I came across a (for me and my little experience) weird issue.
I scrape a list that looks like this after being scraped and a little bit cleaned:
['[', '€23600', '€7600', '€3600', '€1600', '€800', '€400']
The list can contain €, $ or £ as currency. I want to get rid of the currency, so I use(d)
while "€" in pricemoney: pricemoney.remove("€")
while "£" in pricemoney: pricemoney.remove("£")
while "$" in pricemoney: pricemoney.remove("$")
which works for $ and £, but not for €. pricemoney is the variable that contains the list. I tried to check if € is maybe a different symbol than the one on the normal keybord, but it seems to be the same
I switched to
pricemoney = [re.sub(r'\D(?=\d )', "", i) for i in pricemoney]
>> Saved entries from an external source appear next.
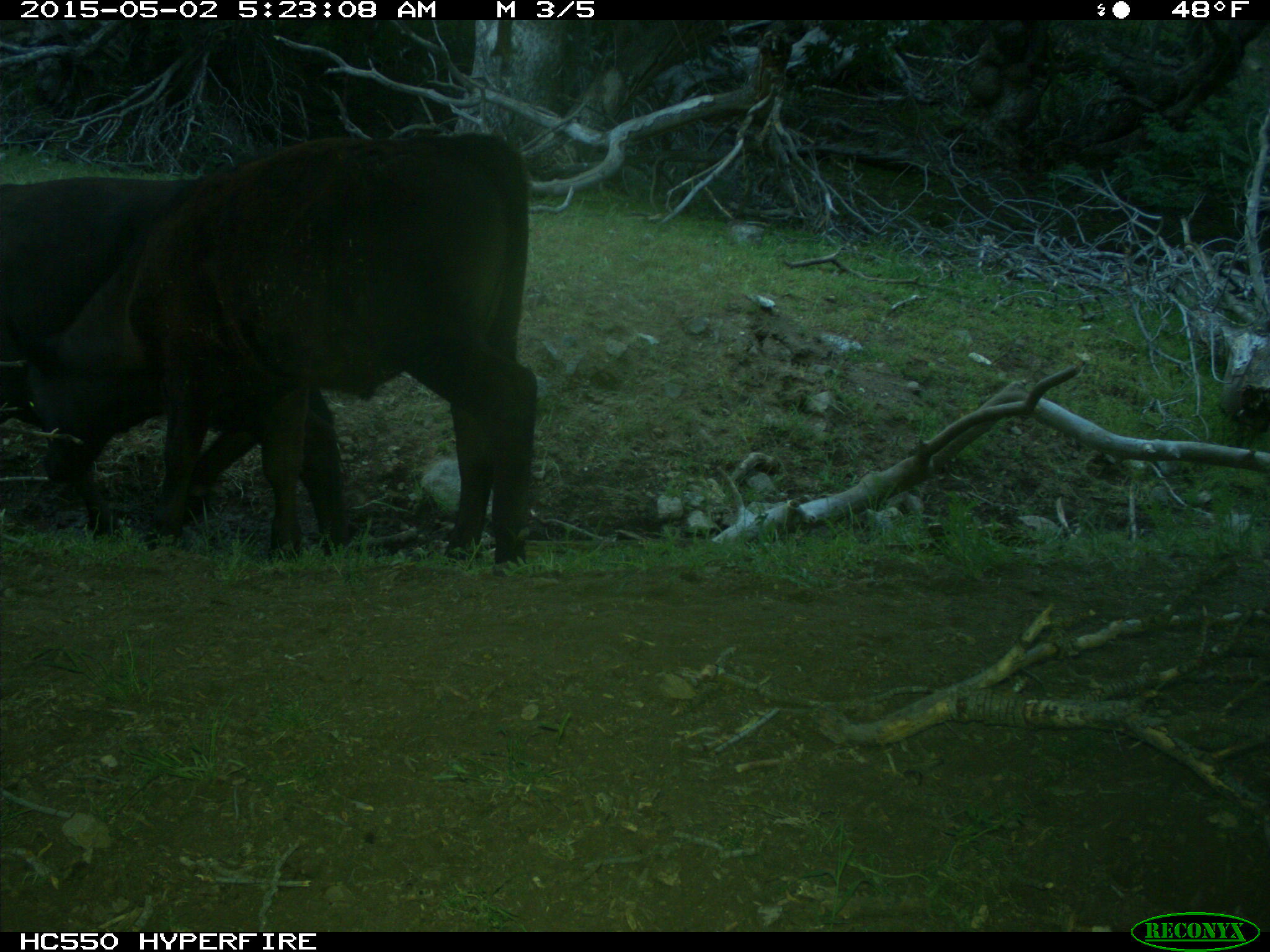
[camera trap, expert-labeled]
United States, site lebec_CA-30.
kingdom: Animalia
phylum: Chordata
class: Mammalia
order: Artiodactyla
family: Bovidae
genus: Bos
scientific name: Bos taurus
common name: domestic cow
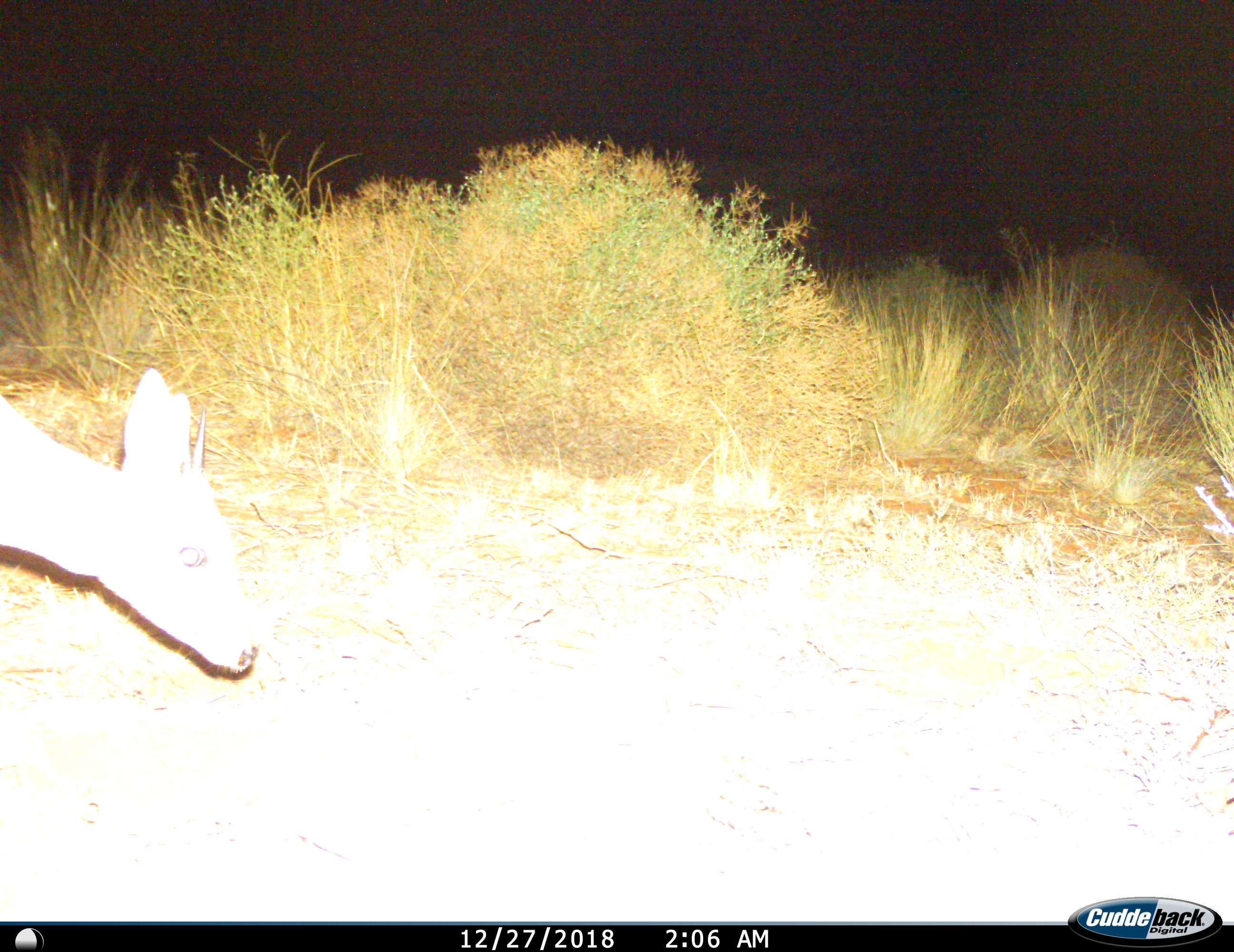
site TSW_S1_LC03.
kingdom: Animalia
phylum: Chordata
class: Mammalia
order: Artiodactyla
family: Bovidae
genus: Sylvicapra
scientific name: Sylvicapra grimmia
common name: common duiker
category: duikercommongrey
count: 1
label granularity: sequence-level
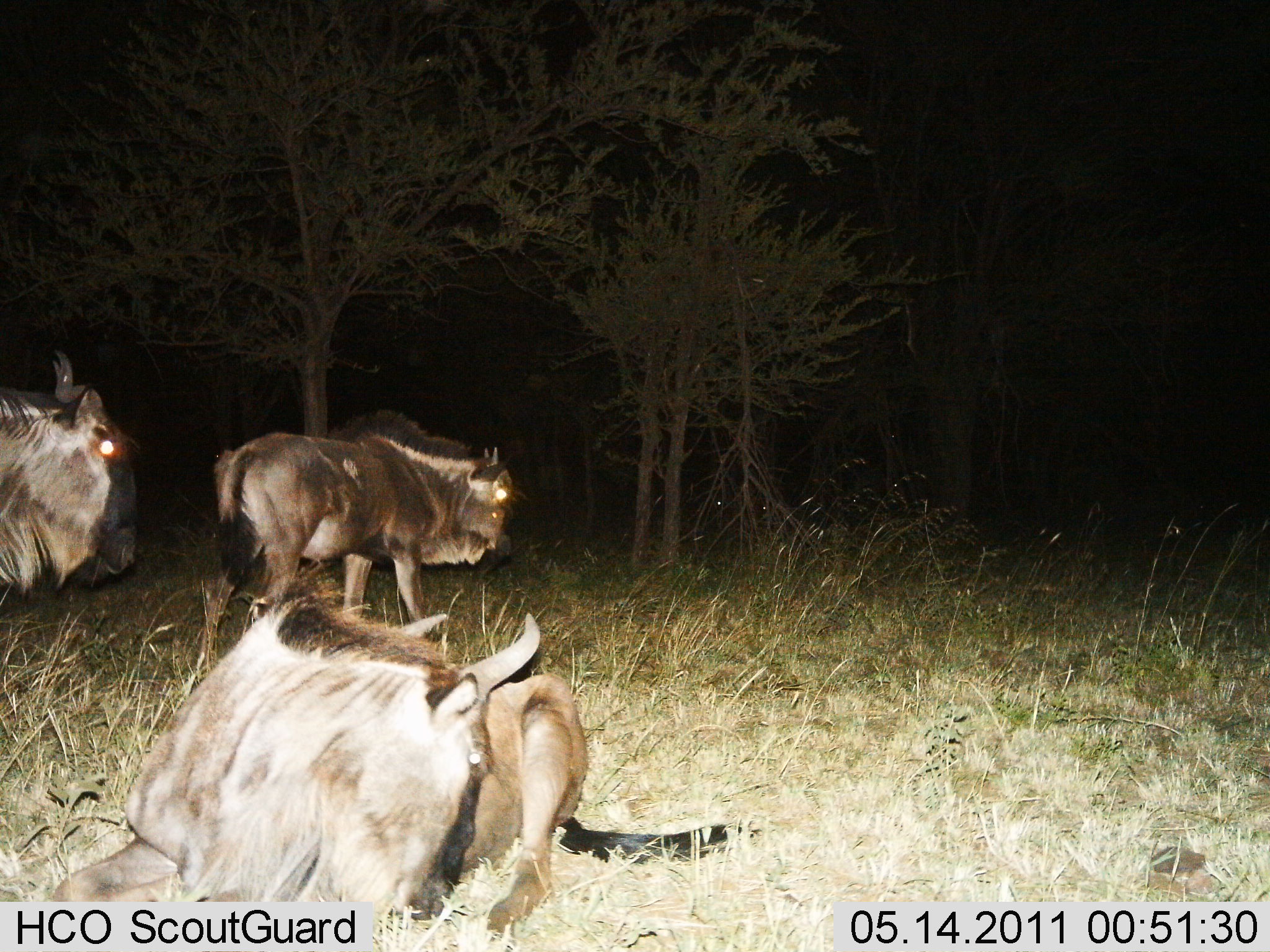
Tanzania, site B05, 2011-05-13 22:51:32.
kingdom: Animalia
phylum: Chordata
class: Mammalia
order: Artiodactyla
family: Bovidae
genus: Connochaetes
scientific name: Connochaetes taurinus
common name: blue wildebeest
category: wildebeest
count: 3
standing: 47%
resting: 80%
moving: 40%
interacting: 0%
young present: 0%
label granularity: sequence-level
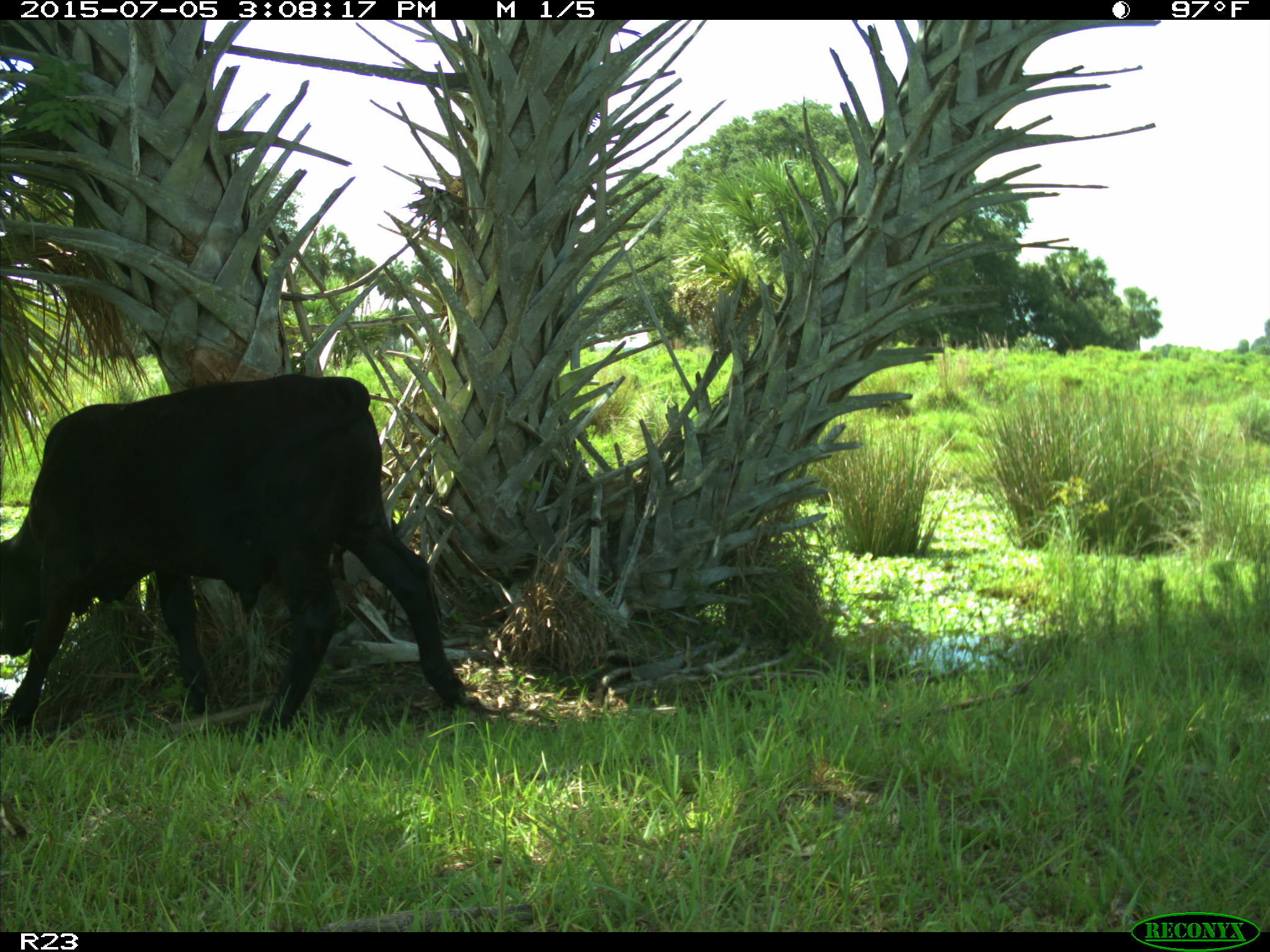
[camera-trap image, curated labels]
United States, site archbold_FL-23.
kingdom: Animalia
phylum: Chordata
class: Mammalia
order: Artiodactyla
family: Bovidae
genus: Bos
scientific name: Bos taurus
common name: domestic cow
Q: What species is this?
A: Bos taurus (domestic cow).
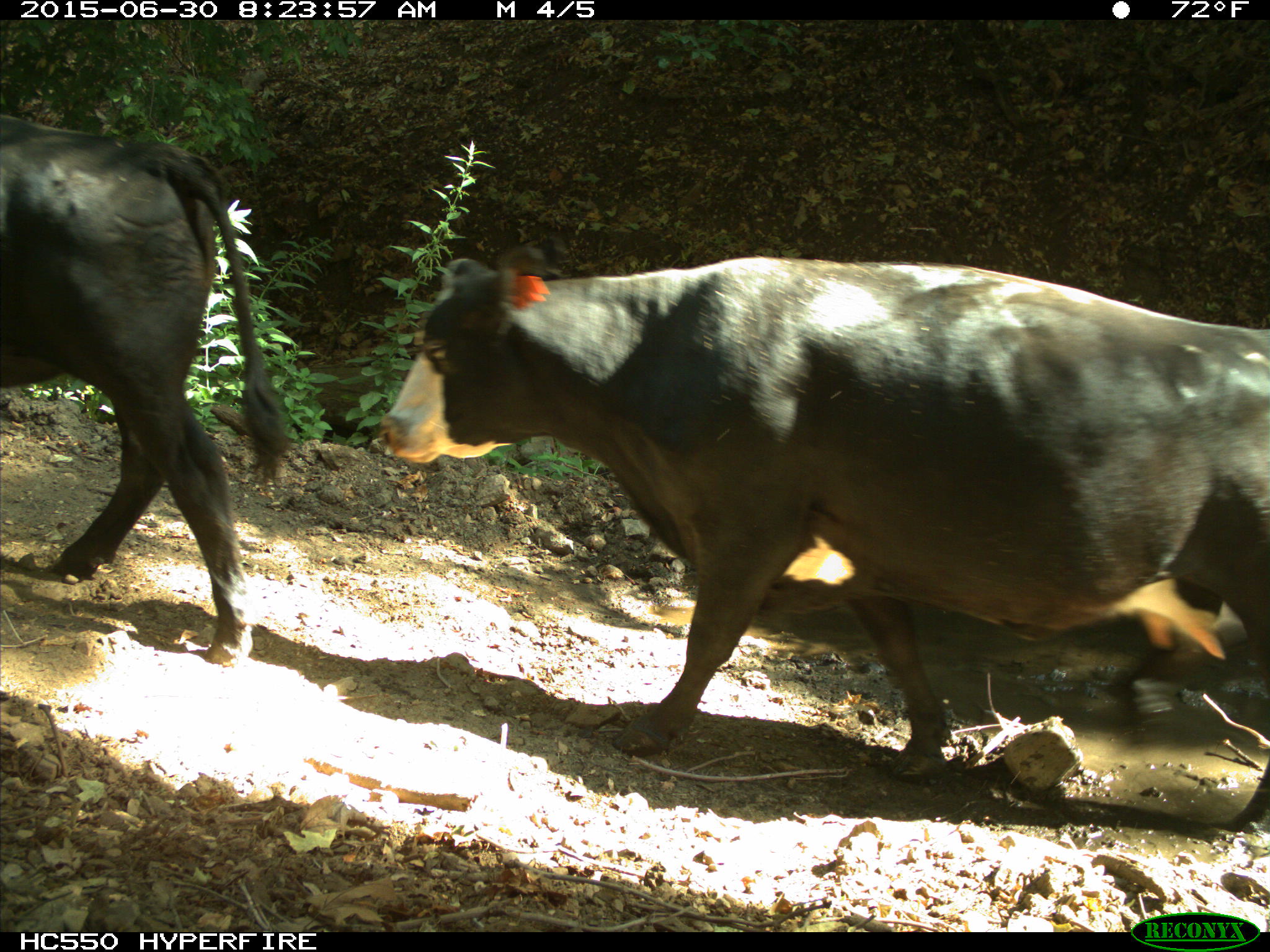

which gets rid of all th currencys in one go (and thus is the better way anyway) but I still can't figure out why the "€" was not catched with the while statement?
CodePudding user response:
The code while "€" in pricemoney: pricemoney.remove("€")
checks if the string "€" is inside the list pricemoney
. What it means is that it will remove any string equals to "€" but not starts with. Same thing applies to the other two symbols you mentioned.
To see that, try to run the following commands and see that it will only remove the first element:
pricemoney = ['€', '€2000']
while "€" in pricemoney: pricemoney.remove("€")
pricemoney = ['$', '$2000']
while "$" in pricemoney: pricemoney.remove("$")
CodePudding user response:
Honestly a regex replacement might be best here:
# -*- coding: utf-8 -*
import re
inp = ['[', '€23600', '€7600', '€3600', '€1600', '€800', '€400']
output = [re.sub(r'[€£$](\d )', r'\1', x) for x in inp]
print(output) # ['[', '23600', '7600', '3600', '1600', '800', '400']